Schedule for Mock Regulatory Compliance Review

Disclosures & Limitations

To the extent that the Compliance Services of RIA Compliance Consultants, Inc. (“RCC”) under this Agreement involve a Mock Regulatory Compliance Review, Client acknowledges and agrees to the following disclosures and limitations: 

  1. Within 30 days of initial presentment of RCC’s Mock Regulatory Compliance Review findings, Client will thoroughly review all findings and recommendations by RCC to ensure accuracy and full understanding. Additionally, if Client does not understand any particular finding or recommendation by RCC, Client will immediately inform RCC,

  2. It will be Client’s responsibility to fully review, understand and resolve the deficiencies identified by RCC as a result of the Mock Regulatory Compliance Review. The Mock Regulatory Compliance Review service will not include RCC drafting or implementing any recommendations identified during the assessments of the investment advisory documents and compliance program. Client will be responsible for determining if any corrective actions or best practices are needed and following through with the appropriate corrective actions and/or best practices.

  3. Client understands that any document review as part of the Mock Regulatory Compliance Review does not include RCC preparing any revisions and updates of such documents. Client understands that RCC does not conduct forensic testing as part of the Compliance Service, and RCC relies upon self-disclosures and representations made by Client’s investment adviser representatives, staff and officers without independent or additional verification. Unlike the typical practices of Securities Regulator during an investment advisor examination, RCC will accept sample documents provided by Client’s investment adviser representatives, staff or officers in lieu of actual documents gathered by RCC or retrieved from third-parties.

  4. Client understands that to the extent that Client provides RCC with a balance sheet, income statement or audited financials during the Mock Regulatory Compliance Review, RCC will not review the information within such documents. The Compliance Services of RCC do not include verifying the accuracy or truthfulness of any balance sheets, income statements or audited financials provided by Client.  Likewise, RCC does not provide any accounting advice including whether Client’s balance sheet or income statements were prepared in accordance with generally accepted accounting principles nor whether Client is satisfying a net worth requirement of the securities regulator or is currently in the precarious financial condition.

GIVEN EXERCISE A -> List the types of financial documents that the compliance review schedule says Client may provide to RCC.
GIVEN EXERCISE B -> Please reproduce the passage of the compliance review schedule that begins with the words containing "3. Client understands" and ends with "retrieved from third-parties.".

DATA ->
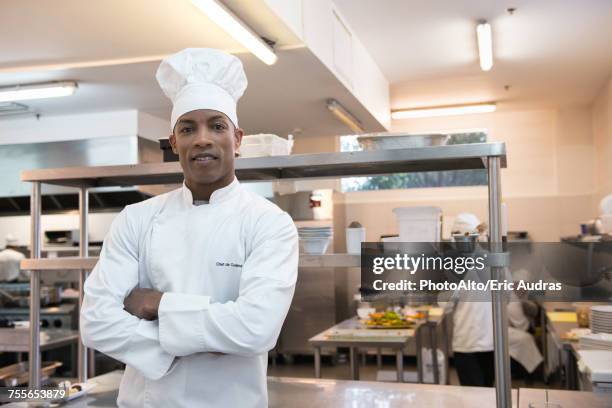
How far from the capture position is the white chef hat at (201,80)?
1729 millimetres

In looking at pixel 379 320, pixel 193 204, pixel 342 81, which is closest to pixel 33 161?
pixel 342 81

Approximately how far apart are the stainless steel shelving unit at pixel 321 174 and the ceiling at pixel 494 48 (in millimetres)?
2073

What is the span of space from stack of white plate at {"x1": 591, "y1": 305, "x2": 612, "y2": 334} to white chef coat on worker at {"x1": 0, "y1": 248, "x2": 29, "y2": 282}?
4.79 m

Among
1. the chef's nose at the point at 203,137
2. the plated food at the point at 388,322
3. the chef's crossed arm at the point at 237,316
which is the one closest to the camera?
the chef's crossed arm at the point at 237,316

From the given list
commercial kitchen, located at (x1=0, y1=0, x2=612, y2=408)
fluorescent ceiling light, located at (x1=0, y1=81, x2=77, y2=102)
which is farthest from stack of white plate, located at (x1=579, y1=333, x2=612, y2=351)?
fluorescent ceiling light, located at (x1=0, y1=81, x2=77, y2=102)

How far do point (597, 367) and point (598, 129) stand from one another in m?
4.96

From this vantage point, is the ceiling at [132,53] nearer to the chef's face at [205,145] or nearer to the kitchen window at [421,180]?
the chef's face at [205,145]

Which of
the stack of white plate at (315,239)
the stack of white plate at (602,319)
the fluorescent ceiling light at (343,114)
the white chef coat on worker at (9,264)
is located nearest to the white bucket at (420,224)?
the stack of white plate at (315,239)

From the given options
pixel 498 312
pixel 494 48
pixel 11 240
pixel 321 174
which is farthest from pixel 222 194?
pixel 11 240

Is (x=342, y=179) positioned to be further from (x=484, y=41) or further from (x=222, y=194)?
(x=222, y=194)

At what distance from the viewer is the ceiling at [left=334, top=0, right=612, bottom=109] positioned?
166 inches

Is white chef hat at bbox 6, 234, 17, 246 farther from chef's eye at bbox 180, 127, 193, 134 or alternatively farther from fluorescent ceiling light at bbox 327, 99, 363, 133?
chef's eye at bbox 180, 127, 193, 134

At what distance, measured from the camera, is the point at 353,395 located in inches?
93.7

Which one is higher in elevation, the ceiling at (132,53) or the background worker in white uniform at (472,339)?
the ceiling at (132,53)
* * *
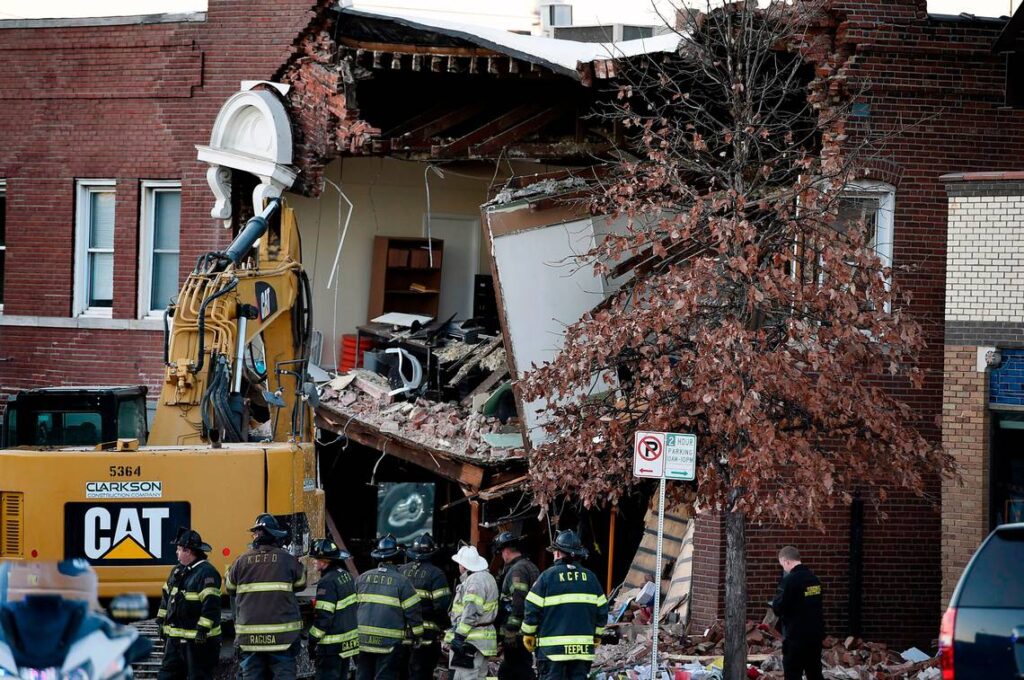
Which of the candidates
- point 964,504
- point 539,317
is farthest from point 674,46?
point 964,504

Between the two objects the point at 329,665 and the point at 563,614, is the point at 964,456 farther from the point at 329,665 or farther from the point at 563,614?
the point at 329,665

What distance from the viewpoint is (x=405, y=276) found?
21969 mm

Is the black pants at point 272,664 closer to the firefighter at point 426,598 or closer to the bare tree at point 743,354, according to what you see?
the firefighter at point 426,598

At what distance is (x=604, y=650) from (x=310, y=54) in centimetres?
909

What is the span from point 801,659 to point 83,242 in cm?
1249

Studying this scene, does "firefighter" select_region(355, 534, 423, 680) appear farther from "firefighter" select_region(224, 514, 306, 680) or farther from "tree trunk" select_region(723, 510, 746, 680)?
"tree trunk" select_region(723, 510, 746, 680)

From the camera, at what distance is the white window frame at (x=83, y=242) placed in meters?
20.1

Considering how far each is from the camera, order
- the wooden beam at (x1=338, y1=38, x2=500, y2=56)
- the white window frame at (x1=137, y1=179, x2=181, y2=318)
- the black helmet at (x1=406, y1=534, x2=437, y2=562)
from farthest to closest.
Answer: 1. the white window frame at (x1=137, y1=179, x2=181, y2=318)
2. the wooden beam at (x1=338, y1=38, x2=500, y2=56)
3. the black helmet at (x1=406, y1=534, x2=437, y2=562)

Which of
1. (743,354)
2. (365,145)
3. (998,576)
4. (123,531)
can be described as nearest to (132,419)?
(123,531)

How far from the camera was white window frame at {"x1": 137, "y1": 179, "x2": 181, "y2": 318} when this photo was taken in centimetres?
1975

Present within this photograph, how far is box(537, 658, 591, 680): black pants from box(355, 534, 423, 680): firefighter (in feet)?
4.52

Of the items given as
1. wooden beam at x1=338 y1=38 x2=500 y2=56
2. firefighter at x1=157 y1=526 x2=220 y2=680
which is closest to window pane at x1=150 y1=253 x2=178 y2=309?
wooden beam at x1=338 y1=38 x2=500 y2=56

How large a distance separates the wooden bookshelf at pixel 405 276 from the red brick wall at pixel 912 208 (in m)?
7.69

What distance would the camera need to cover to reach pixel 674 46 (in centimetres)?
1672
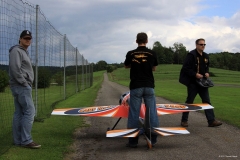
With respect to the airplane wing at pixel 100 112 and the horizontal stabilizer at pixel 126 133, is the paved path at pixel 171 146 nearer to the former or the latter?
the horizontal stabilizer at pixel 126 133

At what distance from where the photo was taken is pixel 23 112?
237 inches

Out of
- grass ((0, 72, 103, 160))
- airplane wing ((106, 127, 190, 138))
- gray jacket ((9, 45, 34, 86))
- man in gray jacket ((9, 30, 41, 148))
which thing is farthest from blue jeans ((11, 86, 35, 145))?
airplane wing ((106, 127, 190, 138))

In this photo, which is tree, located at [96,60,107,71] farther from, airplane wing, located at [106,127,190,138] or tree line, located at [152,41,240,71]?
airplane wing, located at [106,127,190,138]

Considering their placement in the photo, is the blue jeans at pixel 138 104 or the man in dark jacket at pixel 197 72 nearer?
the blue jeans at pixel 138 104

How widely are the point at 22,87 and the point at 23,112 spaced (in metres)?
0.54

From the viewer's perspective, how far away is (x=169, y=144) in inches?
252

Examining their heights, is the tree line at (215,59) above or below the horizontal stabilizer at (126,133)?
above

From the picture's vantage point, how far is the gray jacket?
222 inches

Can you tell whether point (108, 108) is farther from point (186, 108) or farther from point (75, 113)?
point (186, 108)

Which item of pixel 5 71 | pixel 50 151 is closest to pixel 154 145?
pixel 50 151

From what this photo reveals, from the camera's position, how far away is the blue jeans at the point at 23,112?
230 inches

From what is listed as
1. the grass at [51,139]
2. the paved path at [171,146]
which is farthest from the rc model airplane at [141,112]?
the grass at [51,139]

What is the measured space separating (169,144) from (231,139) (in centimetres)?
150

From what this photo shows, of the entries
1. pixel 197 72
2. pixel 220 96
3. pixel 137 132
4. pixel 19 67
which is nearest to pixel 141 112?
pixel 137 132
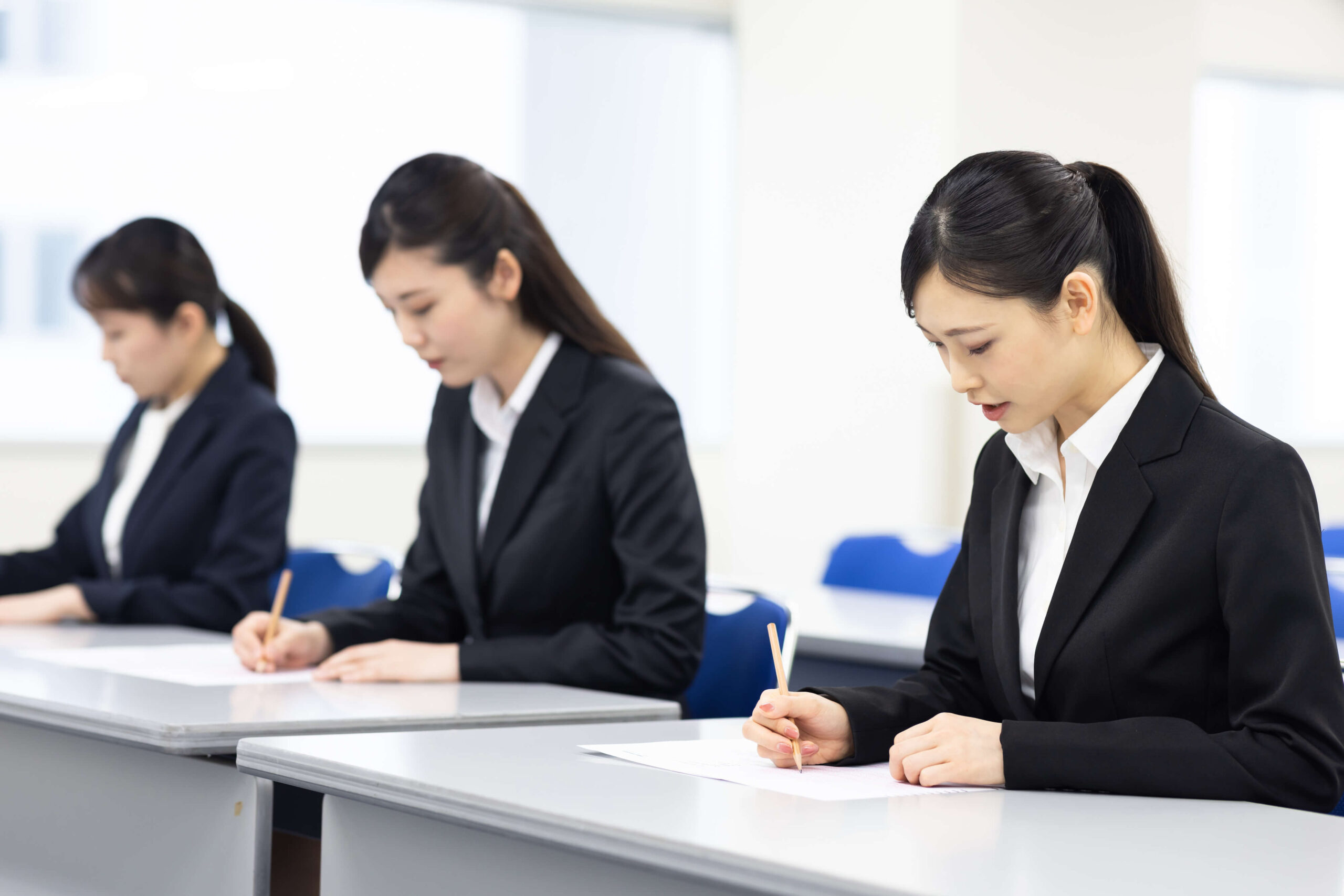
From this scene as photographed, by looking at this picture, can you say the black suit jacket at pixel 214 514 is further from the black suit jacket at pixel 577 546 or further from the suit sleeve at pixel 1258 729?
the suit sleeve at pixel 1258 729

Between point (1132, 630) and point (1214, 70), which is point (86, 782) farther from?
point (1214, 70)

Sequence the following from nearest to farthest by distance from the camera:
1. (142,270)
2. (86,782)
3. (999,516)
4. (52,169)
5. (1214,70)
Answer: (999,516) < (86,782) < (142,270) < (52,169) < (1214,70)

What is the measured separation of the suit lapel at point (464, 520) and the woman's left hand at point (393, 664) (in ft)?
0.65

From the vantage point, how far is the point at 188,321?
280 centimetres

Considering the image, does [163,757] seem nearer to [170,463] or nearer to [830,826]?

FINAL ANSWER A ->
- Balance sheet
- Income statement
- Audited financials

FINAL ANSWER B ->
3. Client understands that any document review as part of the Mock Regulatory Compliance Review does not include RCC preparing any revisions and updates of such documents. Client understands that RCC does not conduct forensic testing as part of the Compliance Service, and RCC relies upon self-disclosures and representations made by Client’s investment adviser representatives, staff and officers without independent or additional verification. Unlike the typical practices of Securities Regulator during an investment advisor examination, RCC will accept sample documents provided by Client’s investment adviser representatives, staff or officers in lieu of actual documents gathered by RCC or retrieved from third-parties.